Studien zeigen, dass die Palliativmedizin auch ohne aggressive Eingriffe das Leben verlängern kann. Lungenkrebskranke etwa starben im Schnitt drei Monate später, wenn sie palliativmedizinisch behandelt wurden, wie eine amerikanische Studie zeigt. Zudem sollen die Sterbenden glücklicher gewesen sein und weniger Schmerzen gehabt haben. «Bei uns ist Palliativpflege noch viel zu wenig etabliert. Mit Ausnahme von wenigen Kantonen wie Waadt und St. Gallen», sagt Zimmermann. Andere europäische Länder – etwa England und Spanien – seien da deutlich weiter.

Kostensparend, aber Verlustgeschäft

Eines der grossen Probleme ist die Finanzierung. Borasios Abteilung am Unispital Lausanne fährt jährlich ein hohes Defizit ein. «Spitalbetten sind teuer», erklärt Ex-Patientenschützerin Kessler. «Wenn man auf einer Palliativstation keine Untersuchungen und Therapien macht, die man der Krankenkasse verrechnen kann, ist das ein Verlustgeschäft.» Dabei habe die Palliativmedizin grosses Sparpotenzial. 

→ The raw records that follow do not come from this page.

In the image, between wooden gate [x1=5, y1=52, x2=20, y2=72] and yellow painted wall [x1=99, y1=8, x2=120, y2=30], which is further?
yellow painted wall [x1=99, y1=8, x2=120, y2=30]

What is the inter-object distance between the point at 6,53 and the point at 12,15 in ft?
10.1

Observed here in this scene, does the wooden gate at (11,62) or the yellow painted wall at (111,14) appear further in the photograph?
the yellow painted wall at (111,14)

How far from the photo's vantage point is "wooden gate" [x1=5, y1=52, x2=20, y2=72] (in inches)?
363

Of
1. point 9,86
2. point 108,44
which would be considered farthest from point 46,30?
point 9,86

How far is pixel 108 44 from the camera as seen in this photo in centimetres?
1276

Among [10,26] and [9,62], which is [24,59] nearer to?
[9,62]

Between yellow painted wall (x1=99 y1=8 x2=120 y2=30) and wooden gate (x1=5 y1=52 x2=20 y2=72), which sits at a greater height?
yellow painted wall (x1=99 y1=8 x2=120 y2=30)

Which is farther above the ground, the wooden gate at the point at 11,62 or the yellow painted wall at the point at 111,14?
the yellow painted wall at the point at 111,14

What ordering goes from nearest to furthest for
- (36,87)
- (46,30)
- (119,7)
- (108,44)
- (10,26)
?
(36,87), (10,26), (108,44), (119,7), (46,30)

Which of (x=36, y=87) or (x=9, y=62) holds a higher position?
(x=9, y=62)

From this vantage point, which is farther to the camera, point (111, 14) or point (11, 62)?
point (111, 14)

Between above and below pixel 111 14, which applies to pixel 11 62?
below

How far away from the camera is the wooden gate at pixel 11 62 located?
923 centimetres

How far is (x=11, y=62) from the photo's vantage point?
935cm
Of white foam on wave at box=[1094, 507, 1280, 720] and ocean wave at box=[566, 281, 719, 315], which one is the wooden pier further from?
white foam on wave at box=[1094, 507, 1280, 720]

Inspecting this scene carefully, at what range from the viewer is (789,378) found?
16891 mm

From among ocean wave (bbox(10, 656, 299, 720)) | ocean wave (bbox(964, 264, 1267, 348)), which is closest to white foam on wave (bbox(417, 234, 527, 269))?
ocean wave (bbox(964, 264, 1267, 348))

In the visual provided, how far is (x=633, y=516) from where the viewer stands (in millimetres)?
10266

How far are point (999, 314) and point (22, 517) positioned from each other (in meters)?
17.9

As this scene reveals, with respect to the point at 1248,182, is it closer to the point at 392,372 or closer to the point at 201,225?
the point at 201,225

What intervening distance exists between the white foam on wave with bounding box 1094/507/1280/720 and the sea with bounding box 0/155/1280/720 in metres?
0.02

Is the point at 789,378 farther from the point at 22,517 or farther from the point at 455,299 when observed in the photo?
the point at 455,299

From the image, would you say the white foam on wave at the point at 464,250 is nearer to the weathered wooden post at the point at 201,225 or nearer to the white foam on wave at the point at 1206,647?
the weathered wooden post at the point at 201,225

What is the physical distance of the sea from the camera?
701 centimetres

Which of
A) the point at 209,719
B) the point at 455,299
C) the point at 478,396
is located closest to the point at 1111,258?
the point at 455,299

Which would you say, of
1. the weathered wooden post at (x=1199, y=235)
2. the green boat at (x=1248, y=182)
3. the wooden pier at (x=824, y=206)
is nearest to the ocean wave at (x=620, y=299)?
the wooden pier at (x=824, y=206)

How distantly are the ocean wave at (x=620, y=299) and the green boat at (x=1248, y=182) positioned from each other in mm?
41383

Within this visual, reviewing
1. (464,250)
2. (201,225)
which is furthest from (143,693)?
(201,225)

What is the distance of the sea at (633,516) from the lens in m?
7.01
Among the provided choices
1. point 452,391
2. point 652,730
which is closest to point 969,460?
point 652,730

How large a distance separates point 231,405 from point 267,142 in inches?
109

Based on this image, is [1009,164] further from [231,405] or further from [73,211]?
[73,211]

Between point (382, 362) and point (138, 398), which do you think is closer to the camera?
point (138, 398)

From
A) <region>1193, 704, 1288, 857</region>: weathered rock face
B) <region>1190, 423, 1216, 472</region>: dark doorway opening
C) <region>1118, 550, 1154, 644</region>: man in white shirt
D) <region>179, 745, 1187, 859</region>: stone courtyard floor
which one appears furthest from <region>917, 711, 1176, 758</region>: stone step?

In Neuenburg, das ein gut ausgebildetes Spitex-Netz hat, sind die Kosten für Patienten im letzten Lebensjahr massiv tiefer als in Yverdon – weil sie nicht so oft im Spital sterben. Mobile Palliativteams seien die Zukunft, davon ist Kessler überzeugt. «Einerseits, weil es weniger kostet. Anderseits, weil so der meist wichtigste Wunsch der Patienten erfüllt wird: zu Hause zu sterben.»